Exercise 1: Comparing magnitude and movement saliencies

This exercise constructs a case where magnitude and movement disagree.

Prerequisites: 2.2 Movement Score Derivation

Two weights after \(T = 3\) fine-tuning steps:

  • \(w_A\): initial \(= 2.0\), gradients \(= [-0.5, -0.5, -0.5]\), final \(= 2.0 - 3 \times 0.5 \times \eta\) with \(\eta = 0.1\): final \(= 1.85\).
  • \(w_B\): initial \(= 0.1\), gradients \(= [+0.3, +0.3, +0.3]\), final \(= 0.1 + 3 \times 0.3 \times 0.1 = 0.19\).
  1. Compute magnitude saliency at the end of fine-tuning for both weights.

  2. Compute hard movement scores \(\sum_t g_t \cdot w_t\) for both weights (use the weight value at the start of each step for simplicity).

  3. Which weight does each method prune? Which is more appropriate for a downstream task?

Solution to Exercise 1

Key insight: \(w_A\) is large but moving away from the pre-trained value in the direction the optimizer wants (toward zero) β€” it’s becoming less task-relevant. \(w_B\) is small but the optimizer is growing it β€” it’s becoming more task-relevant.

(a) Magnitude: \(|w_A| = 1.85 > |w_B| = 0.19\). Magnitude prunes \(w_B\) (smaller).

(b) Approximate weight trajectories (start of each step): \(w_A^{(1)} = 2.0, w_A^{(2)} = 1.95, w_A^{(3)} = 1.90\). Movement score \(w_A\): \((-0.5)(2.0) + (-0.5)(1.95) + (-0.5)(1.90) = -1.0 - 0.975 - 0.95 = -2.925\). Saliency \(= |-2.925| = 2.925\).

\(w_B^{(1)} = 0.1, w_B^{(2)} = 0.13, w_B^{(3)} = 0.16\). Movement score \(w_B\): \((0.3)(0.1) + (0.3)(0.13) + (0.3)(0.16) = 0.03 + 0.039 + 0.048 = 0.117\). Saliency \(= 0.117\).

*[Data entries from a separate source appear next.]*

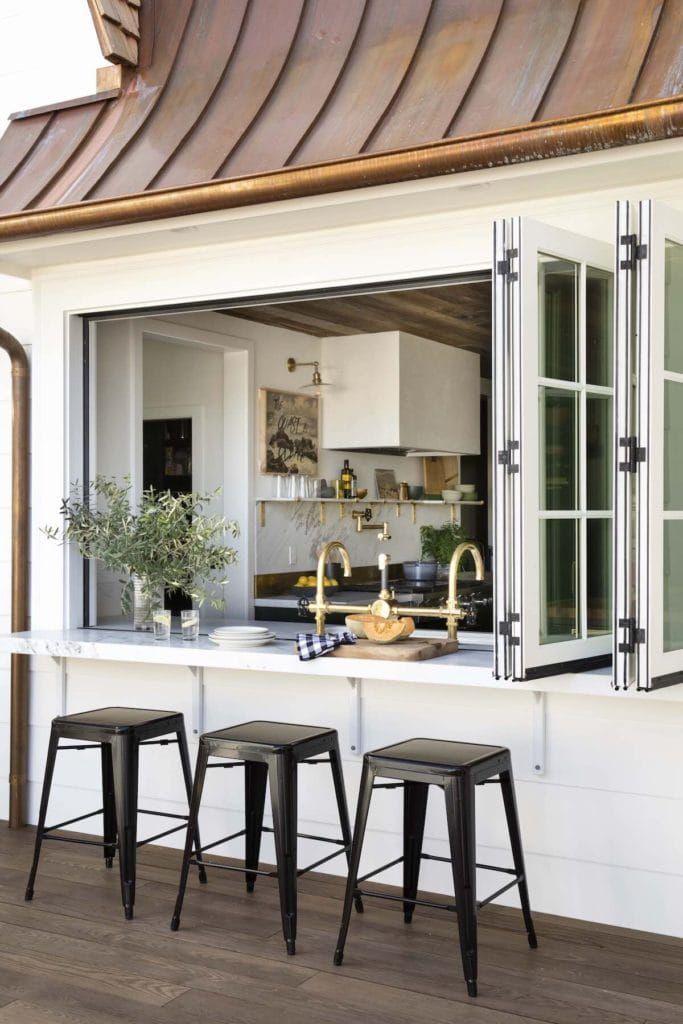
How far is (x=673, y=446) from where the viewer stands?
10.7ft

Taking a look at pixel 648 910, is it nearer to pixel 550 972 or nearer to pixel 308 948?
pixel 550 972

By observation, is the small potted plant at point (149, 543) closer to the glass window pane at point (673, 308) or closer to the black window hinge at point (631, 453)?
the black window hinge at point (631, 453)

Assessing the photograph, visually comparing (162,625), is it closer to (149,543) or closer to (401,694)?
(149,543)

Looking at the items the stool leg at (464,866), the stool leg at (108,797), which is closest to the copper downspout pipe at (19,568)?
the stool leg at (108,797)

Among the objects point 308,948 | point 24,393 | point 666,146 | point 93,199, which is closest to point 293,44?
point 93,199

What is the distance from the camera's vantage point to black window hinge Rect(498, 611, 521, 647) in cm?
328

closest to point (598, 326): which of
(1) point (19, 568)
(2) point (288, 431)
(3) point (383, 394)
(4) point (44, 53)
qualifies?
(1) point (19, 568)

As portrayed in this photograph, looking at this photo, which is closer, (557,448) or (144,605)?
(557,448)

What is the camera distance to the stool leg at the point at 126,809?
3826mm

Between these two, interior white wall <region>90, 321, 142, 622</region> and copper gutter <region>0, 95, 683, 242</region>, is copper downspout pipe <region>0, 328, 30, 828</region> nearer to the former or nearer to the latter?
interior white wall <region>90, 321, 142, 622</region>

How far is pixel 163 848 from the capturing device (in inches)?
182

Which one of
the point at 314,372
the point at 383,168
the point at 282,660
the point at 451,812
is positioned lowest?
the point at 451,812

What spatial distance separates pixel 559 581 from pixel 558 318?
78cm

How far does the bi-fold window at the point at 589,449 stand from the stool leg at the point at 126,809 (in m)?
1.35
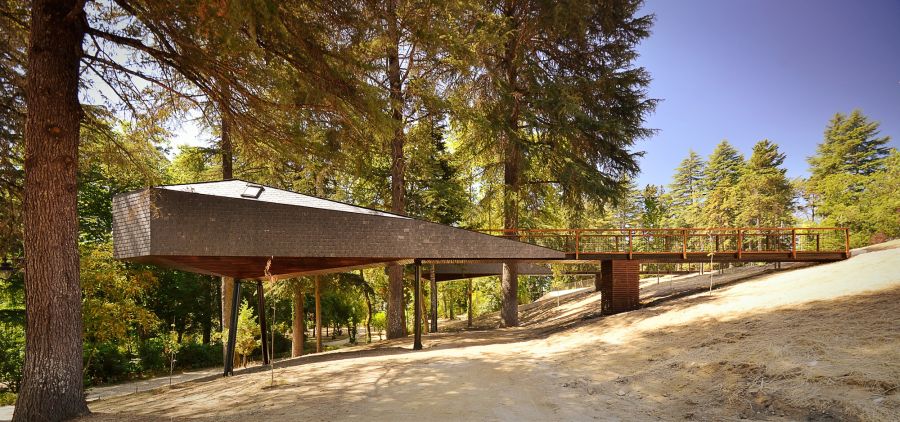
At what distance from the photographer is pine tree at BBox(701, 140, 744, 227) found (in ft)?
122

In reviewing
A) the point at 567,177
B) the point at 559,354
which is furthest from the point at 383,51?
the point at 559,354

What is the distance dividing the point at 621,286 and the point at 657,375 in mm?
7214

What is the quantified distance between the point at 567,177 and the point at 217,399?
12.3 metres

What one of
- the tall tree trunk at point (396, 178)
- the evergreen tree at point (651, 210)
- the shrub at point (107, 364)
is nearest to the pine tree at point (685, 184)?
the evergreen tree at point (651, 210)

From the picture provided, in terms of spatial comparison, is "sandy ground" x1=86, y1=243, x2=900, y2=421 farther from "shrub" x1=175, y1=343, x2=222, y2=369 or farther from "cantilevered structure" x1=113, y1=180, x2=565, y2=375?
"shrub" x1=175, y1=343, x2=222, y2=369

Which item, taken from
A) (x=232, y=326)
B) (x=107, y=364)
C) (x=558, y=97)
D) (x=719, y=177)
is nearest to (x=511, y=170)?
(x=558, y=97)

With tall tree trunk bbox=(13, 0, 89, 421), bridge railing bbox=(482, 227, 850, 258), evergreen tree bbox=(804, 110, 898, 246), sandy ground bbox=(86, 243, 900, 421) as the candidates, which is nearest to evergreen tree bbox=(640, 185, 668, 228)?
evergreen tree bbox=(804, 110, 898, 246)

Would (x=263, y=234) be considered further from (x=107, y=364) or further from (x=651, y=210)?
(x=651, y=210)

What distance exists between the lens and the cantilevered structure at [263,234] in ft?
25.0

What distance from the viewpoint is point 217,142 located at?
14562 millimetres

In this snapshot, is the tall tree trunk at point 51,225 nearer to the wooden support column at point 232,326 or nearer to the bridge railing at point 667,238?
the wooden support column at point 232,326

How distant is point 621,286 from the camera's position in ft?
44.9

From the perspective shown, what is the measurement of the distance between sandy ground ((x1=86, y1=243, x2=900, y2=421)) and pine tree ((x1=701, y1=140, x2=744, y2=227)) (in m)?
29.4

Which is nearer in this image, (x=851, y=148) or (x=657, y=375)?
(x=657, y=375)
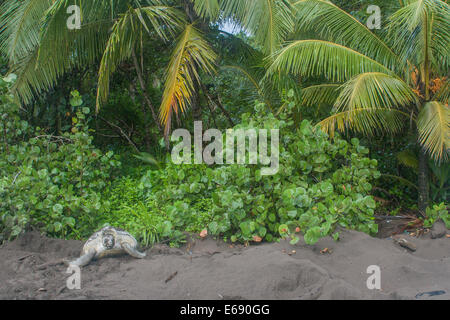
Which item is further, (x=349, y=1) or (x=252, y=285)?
(x=349, y=1)

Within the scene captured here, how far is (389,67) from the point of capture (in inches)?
223

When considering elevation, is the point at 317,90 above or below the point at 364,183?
above

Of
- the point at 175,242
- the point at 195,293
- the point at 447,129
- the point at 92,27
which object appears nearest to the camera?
the point at 195,293

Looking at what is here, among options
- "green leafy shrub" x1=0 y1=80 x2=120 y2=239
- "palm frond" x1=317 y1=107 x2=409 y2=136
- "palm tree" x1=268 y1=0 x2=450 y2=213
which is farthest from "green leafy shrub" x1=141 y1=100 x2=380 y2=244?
"green leafy shrub" x1=0 y1=80 x2=120 y2=239

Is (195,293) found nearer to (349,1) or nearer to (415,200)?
(415,200)

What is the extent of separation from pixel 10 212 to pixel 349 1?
6306 mm

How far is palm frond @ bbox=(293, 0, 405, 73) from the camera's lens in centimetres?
566

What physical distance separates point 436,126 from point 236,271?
277 cm

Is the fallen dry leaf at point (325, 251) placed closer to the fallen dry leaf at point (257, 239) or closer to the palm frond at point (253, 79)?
the fallen dry leaf at point (257, 239)

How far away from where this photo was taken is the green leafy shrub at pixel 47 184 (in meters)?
4.23

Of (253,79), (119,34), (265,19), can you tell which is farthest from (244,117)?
(119,34)

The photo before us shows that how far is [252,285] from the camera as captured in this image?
325cm

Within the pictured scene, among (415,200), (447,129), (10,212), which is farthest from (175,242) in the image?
(415,200)

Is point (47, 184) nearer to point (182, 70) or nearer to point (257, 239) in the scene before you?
point (182, 70)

(c) Movement prunes \(w_B\) (lower movement saliency). Both methods prune \(w_B\) here! But the magnitude of \(w_A\)’s movement score (\(2.925 \gg 0.117\)) correctly identifies \(w_A\) as the more β€œactive” weight β€” the optimizer is strongly moving it. Whether \(w_A\) should be kept (because it’s being used) or pruned (because it’s being shrunk toward zero) depends on the sign: \(w_A\) has negative movement (being pushed to zero) β€” it’s a candidate for pruning by the task’s signal. This is the nuance movement pruning captures with soft gates (\(\alpha\)).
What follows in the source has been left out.